» **Requirement**:
Transcribe the entries below word for word, beginning at the line with "Tủ lạnh NR-TV341VGMV" and stopping after the line with "women-flowers_00425429"; drop all pictures.

» **Input**:
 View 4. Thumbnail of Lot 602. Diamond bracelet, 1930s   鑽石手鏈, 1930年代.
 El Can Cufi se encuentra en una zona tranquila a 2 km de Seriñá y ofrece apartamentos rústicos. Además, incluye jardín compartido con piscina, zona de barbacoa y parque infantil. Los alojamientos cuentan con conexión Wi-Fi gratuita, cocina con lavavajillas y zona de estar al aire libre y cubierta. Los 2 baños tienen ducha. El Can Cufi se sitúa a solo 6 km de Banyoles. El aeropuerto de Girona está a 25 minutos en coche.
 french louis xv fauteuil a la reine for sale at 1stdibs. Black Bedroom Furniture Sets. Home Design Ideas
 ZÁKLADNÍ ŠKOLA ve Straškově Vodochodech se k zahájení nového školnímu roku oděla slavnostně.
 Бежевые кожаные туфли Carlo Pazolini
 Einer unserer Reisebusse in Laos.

--

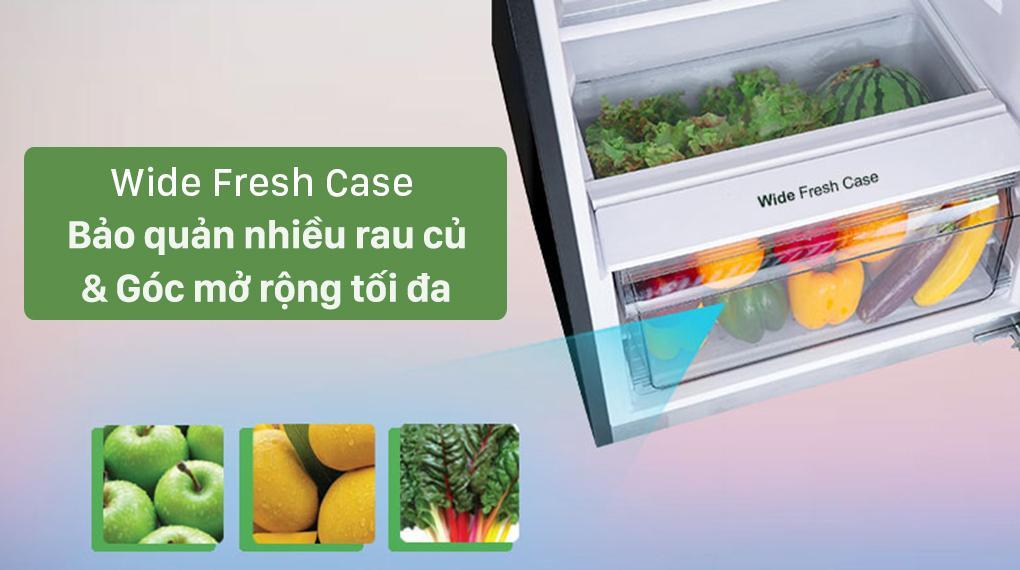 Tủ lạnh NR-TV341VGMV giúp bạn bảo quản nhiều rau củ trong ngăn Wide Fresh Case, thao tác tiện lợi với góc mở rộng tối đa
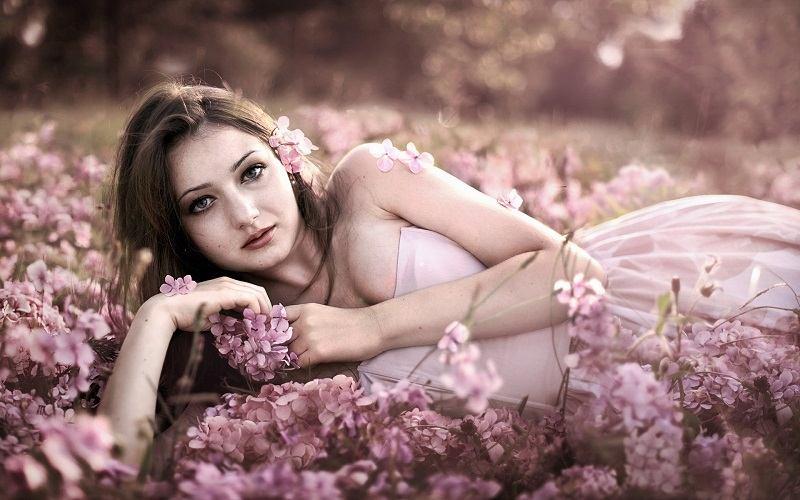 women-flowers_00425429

» **The completed task**:
 Tủ lạnh NR-TV341VGMV giúp bạn bảo quản nhiều rau củ trong ngăn Wide Fresh Case, thao tác tiện lợi với góc mở rộng tối đa
 women-flowers_00425429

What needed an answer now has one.